**** 所给文本
联合熵

该图表示在变量X、Y相关联的各种信息量之间，进行加减关系的维恩图。两个圆重合的区域是联合熵H(X,Y)。左侧的圆（红色和紫色）是单个熵H（X），红色是条件熵H（X ǀ Y）。右侧的圆（蓝色和紫色）为H（Y），蓝色为H（Y ǀ X）。中间紫色的是相互信息i（X; Y）。

在信息论中， 联合熵是用于对与一组变量相关的不确定性进行度量。^[1]

定义

联合熵 的定义是：以比特为单位，对于具有[math]\displaystyle{ \mathcal X }[/math]和[math]\displaystyle{ \mathcal Y }[/math]的两个离散随机变量函数[math]\displaystyle{ X }[/math]和[math]\displaystyle{ Y }[/math]有^[2]

[math]\displaystyle{ \Eta(X,Y) = -\sum_{x\in\mathcal X} \sum_{y\in\mathcal Y} P(x,y) \log_2[P(x,y)] }[/math]

(Eq.1)

其中[math]\displaystyle{ x }[/math]和[math]\displaystyle{ y }[/math]分别是[math]\displaystyle{ X }[/math]和[math]\displaystyle{ Y }[/math]的特定值，[math]\displaystyle{ P(x,y) }[/math]是这些值产生交集时的联合概率，如果[math]\displaystyle{ P(x,y)=0 }[/math]那么[math]\displaystyle{ P(x,y) \log_2[P(x,y)] }[/math]定义为0。

对于两个以上的随机变量[math]\displaystyle{ X_1, ..., X_n }[/math]，它扩展为

[math]\displaystyle{ \Eta(X_1, ..., X_n) = -\sum_{x_1 \in\mathcal X_1} ... \sum_{x_n \in\mathcal X_n} P(x_1, ..., x_n) \log_2[P(x_1, ..., x_n)] }[/math]

(Eq.2)

其中[math]\displaystyle{ x_1,...,x_n }[/math]分别是[math]\displaystyle{ X_1,...,X_n }[/math]的特定值，[math]\displaystyle{ P(x_1, ..., x_n) }[/math]是这些值产生交集的概率，如果[math]\displaystyle{ P(x_1, ..., x_n)=0 }[/math]那么[math]\displaystyle{ P(x_1, ..., x_n) \log_2[P(x_1, ..., x_n)] }[/math]定义为0。

属性

非负性

一组随机变量的联合熵是一个非负数。

[math]\displaystyle{ H(X,Y) \geq 0 }[/math]

[math]\displaystyle{ H(X_1,\ldots, X_n) \geq 0 }[/math]

高值性/最值性/大于或等于单个熵的最大值

一组变量的联合熵大于或等于该组变量的所有单个熵的最大值。
********
#### 任务 A
请将联合熵一文中“一组随机变量的联合熵是一个非负数。”与“一组变量的联合熵大于或等于该组变量的所有单个熵的最大值。”之间的部分原样重复一遍，首尾两处都包括在内。
#### 任务 B
根据联合熵一文，判断下列各项说法是否与原文相符，逐项回答“是”或“否”，并原样引用起决定作用的原文词句。
(i) 联合熵的定义以比特为单位。
(ii) 若 P(x,y)=0，则 P(x,y) log2[P(x,y)] 定义为1。
(iii) 一组变量的联合熵小于该组变量所有单个熵的最大值。
#### 任务 C
就联合熵一文回答下列问题，答案按同样方式编号。
(i) 维恩图中左侧圆的红色部分表示什么？
(ii) 在信息论中，联合熵用于度量什么？
(iii) 一组随机变量的联合熵是什么样的数？
**** 数据展示
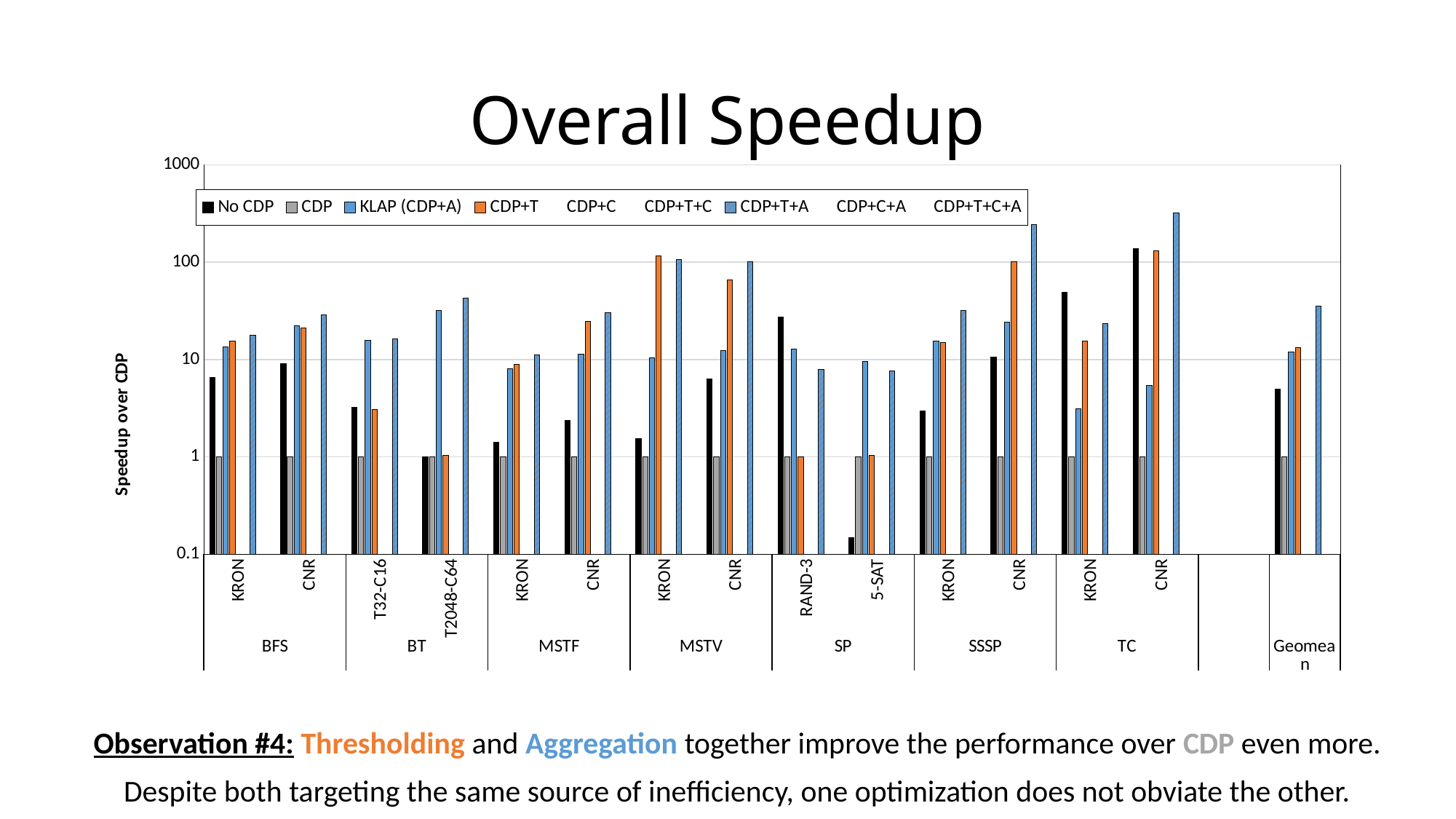
What kind of chart is shown on the slide? bar chart Is the CDP+T+A value for Geomean greater or less than 10? greater How many benchmark groups (including Geomean) are shown along the x axis? 8 Is the CDP+T+A value for TC CNR greater or less than 100? greater What is the label of the vertical axis? Speedup over CDP What is the value of the CDP bar for BFS KRON? 1 Which benchmark and series has the highest bar in the chart? CDP+T+A for TC CNR Is the CDP+T value for MSTV KRON greater or less than 100? greater What is the title of the chart? Overall Speedup How many series does the legend list? 9 For TC CNR, which is larger: the No CDP value or the KLAP (CDP+A) value? No CDP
********
#### 练习答案 A
一组随机变量的联合熵是一个非负数。

[math]\displaystyle{ H(X,Y) \geq 0 }[/math]

[math]\displaystyle{ H(X_1,\ldots, X_n) \geq 0 }[/math]

高值性/最值性/大于或等于单个熵的最大值

一组变量的联合熵大于或等于该组变量的所有单个熵的最大值。

#### 练习答案 B
(i) 是。“以比特为单位”
(ii) 否。“定义为0”
(iii) 否。“大于或等于该组变量的所有单个熵的最大值”

#### 练习答案 C
(i) 条件熵H（X ǀ Y）
(ii) 与一组变量相关的不确定性
(iii) 非负数